La vice-présidente du Parlement européen, Eva Kaili, a été arrêtée et inculpée pour appartenance à une organisation criminelle, corruption et blanchiment d’argent dans le cadre d’une enquête sur des pots-de-vin qataris présumés versés à des personnes susceptibles d’influencer la prise de décision du Parlement, ont déclaré des sources judiciaires au quotidien belge L’Echo, dimanche.
La vice-présidente Kaili, qui a été dépouillée de ses pouvoirs mais pas de son titre hier, est l’une des quatre personnes non identifiées qui, selon un communiqué officiel publié par le parquet fédéral belge et rapporté par le journal, ont été traduites en justice pour suspicion d'»appartenance à une organisation criminelle, blanchiment d’argent et corruption». Deux autres personnes qui avaient été arrêtées vendredi ont été libérées.

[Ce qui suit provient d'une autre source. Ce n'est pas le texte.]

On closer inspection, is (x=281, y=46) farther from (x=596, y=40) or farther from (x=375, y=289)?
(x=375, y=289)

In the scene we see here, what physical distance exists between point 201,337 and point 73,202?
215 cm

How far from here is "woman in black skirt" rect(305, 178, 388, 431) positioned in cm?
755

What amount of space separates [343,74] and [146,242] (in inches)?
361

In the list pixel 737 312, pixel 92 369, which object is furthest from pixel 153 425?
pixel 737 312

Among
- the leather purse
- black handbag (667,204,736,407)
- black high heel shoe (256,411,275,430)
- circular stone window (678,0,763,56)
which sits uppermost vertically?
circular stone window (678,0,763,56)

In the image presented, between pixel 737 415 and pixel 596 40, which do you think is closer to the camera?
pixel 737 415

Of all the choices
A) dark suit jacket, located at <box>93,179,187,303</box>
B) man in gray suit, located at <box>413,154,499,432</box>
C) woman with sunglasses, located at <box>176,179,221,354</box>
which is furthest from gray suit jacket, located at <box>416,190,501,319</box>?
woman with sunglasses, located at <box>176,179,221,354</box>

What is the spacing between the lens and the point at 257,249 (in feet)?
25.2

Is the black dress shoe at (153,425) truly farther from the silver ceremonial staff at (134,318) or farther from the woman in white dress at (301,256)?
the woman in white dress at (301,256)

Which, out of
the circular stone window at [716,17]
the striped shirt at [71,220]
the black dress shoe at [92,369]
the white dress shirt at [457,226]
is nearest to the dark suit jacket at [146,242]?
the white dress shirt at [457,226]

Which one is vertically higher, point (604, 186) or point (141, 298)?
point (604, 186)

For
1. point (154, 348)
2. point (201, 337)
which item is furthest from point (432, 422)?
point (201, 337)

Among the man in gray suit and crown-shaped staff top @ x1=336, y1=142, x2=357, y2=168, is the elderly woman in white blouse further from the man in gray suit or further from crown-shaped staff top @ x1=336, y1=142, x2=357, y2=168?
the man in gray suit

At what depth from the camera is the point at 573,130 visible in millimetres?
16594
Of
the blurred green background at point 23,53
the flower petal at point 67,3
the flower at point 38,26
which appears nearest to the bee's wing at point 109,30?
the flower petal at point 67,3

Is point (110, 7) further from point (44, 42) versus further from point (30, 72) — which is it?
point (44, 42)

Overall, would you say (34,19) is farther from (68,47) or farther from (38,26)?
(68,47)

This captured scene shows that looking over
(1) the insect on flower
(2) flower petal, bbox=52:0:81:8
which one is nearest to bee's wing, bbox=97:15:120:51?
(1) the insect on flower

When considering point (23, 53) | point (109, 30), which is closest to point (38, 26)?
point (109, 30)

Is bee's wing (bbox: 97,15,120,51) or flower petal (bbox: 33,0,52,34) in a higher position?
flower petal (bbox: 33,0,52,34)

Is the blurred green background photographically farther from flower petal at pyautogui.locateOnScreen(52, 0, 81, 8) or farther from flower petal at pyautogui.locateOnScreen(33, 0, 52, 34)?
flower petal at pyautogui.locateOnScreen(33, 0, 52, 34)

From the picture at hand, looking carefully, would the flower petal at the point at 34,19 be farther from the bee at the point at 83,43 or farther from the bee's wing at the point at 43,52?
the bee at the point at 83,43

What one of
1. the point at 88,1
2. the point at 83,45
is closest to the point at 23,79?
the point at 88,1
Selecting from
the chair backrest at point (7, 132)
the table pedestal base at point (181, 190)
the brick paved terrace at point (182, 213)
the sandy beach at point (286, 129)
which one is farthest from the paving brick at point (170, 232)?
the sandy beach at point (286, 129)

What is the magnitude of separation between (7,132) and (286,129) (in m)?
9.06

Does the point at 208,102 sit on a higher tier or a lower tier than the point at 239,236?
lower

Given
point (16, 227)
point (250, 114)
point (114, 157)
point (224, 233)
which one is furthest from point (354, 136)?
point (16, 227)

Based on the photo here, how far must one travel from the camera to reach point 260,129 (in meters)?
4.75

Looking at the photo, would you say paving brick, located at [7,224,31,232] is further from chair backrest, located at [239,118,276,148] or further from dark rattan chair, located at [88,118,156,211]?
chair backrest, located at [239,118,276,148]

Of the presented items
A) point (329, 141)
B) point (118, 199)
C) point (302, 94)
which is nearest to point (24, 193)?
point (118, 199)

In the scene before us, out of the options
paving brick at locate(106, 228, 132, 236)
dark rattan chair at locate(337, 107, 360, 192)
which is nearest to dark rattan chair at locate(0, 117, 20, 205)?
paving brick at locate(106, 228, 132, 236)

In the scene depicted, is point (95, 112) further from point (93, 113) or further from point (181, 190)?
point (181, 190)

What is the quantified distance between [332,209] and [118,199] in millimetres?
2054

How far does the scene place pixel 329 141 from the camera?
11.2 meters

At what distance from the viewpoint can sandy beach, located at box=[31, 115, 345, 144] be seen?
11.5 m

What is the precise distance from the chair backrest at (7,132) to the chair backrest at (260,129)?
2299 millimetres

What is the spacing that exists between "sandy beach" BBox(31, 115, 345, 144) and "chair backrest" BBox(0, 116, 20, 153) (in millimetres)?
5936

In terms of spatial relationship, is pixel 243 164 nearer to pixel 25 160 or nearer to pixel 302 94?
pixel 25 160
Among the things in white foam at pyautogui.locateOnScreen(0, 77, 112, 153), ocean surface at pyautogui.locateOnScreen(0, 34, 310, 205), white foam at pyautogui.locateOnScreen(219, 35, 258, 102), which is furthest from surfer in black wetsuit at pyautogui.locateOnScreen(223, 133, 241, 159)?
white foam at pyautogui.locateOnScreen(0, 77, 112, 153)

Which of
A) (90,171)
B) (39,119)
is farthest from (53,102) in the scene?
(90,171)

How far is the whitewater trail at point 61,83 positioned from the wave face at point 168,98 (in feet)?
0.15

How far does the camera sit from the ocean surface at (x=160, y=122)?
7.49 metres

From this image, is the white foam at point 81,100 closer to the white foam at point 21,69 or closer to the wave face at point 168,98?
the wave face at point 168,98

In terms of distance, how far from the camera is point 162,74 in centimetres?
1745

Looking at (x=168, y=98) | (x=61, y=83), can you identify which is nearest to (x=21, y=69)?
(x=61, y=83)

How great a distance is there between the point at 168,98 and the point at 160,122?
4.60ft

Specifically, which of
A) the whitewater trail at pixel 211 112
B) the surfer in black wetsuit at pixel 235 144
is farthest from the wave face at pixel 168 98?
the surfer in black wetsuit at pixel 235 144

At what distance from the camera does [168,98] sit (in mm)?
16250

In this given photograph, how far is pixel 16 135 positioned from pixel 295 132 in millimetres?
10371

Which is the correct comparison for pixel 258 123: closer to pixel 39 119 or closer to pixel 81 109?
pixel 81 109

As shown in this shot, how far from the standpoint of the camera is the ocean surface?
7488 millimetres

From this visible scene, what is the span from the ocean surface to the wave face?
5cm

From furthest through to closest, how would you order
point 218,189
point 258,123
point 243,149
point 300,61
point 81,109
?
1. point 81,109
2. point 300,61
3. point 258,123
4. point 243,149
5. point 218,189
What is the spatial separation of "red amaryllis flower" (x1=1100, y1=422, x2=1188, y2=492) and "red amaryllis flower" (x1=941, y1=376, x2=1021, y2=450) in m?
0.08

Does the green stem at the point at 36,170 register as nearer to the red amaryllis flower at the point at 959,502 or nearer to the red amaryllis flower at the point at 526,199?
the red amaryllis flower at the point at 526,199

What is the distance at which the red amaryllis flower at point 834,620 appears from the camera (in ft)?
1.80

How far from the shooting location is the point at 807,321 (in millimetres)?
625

Le bureau confirme également que le domicile d’un deuxième eurodéputé a été perquisitionné dans la nuit de samedi à dimanche dans le cadre d’un système dans lequel «des tiers occupant des positions politiques et/ou stratégiques au sein du Parlement européen ont reçu d’importantes sommes d’argent ou se sont vu offrir de gros cadeaux pour influencer les décisions du Parlement».
Le bureau du procureur confirme également qu’une perquisition a été effectuée samedi soir au domicile d’un député européen, dont le nom n’est pas non plus mentionné, après que «Le Soir» ait rapporté, citant des sources dans l’enquête, que la maison du député socialiste Marc Tarabella avait été perquisitionnée par la police.